Les États-Unis au travers le Bureau des affaires africaines du département d’État, appellent à une réunion urgente du Conseil de sécurité des Nations Unies sur la situation en République démocratique du Congo.
Dans le viseur du pays de « l’Oncle Sam », les exactions commises contre les civils par les groupes armés dans la région, particulièrement par la rébellion du M23, qui occupe un vaste pan du territoire dans l’Est de la RDC.
« La violence visant les civils dans l’Est de la RDC est inacceptable », insiste le Bureau des affaires africaines du département d’État américain.

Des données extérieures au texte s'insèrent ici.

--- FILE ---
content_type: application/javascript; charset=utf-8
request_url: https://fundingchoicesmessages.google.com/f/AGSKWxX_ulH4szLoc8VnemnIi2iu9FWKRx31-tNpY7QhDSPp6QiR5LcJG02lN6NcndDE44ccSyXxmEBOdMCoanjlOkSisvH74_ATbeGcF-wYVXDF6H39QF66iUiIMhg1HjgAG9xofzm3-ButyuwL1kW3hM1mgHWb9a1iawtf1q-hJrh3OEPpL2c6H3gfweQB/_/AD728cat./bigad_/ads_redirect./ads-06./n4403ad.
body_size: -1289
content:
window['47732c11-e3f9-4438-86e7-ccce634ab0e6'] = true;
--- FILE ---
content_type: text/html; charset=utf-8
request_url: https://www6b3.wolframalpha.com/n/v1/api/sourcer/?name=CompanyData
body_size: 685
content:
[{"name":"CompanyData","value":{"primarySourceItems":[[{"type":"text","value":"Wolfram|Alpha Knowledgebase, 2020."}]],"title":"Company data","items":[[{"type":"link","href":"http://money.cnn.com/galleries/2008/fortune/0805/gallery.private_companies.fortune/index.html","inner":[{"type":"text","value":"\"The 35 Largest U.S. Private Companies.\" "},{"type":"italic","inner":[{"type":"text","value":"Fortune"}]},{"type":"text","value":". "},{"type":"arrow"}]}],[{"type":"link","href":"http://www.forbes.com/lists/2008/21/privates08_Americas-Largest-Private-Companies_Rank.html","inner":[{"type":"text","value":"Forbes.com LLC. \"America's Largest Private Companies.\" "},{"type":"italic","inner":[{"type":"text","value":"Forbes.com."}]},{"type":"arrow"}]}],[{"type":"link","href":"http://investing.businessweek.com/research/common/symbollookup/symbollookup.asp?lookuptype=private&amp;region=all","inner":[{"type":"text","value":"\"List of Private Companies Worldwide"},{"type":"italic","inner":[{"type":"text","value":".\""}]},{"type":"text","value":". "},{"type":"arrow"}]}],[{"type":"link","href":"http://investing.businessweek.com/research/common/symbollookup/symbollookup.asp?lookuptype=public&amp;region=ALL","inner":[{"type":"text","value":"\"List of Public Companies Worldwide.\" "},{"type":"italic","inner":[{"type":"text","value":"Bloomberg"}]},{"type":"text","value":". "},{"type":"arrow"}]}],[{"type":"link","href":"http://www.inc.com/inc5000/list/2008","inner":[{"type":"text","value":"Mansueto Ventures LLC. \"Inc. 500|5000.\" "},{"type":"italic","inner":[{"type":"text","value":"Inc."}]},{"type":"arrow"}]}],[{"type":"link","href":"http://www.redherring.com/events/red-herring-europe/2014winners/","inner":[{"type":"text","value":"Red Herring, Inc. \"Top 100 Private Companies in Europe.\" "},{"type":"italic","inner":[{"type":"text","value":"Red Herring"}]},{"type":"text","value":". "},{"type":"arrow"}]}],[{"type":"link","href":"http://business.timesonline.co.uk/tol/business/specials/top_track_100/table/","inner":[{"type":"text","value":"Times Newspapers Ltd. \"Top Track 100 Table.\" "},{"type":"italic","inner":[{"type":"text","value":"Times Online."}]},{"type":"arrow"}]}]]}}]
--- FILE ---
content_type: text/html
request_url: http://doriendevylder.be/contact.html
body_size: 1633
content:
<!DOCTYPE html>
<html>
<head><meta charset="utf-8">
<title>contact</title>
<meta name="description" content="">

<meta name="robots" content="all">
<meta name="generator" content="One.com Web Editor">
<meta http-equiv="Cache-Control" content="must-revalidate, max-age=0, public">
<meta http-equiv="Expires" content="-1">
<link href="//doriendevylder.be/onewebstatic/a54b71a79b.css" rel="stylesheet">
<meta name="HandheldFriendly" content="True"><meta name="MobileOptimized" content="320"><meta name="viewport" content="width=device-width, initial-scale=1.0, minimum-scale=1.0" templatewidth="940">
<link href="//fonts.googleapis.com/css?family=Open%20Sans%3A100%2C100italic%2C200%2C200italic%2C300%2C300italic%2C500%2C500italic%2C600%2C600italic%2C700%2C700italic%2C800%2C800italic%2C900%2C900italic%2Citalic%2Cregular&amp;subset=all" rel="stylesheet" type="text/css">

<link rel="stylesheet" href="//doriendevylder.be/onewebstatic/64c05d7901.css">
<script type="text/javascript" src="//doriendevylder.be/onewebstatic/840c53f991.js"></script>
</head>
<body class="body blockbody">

Les États-Unis appellent les parties au respect strict du cessez-le-feu inscrit dans la Déclaration de principes, signée le 19 juillet à Doha. « […] Nous exhortons toutes les parties à respecter le cessez-le-feu inscrit dans la Déclaration de principes signée à Doha entre la RDC et le M23 », table le Bureau.
Le pays de « l’Oncle Sam » promet de poursuivre la promotion de responsabilisation, « afin de garantir que ceux qui compromettent la paix, la stabilité ou la sécurité en subissent les conséquences ».
Dans un rapport publié mercredi, Amnesty international a accusé les groupes armés dont le M23 d’exécutions sommaires, viols collectifs, enlèvements de patients et attaques d’hôpitaux.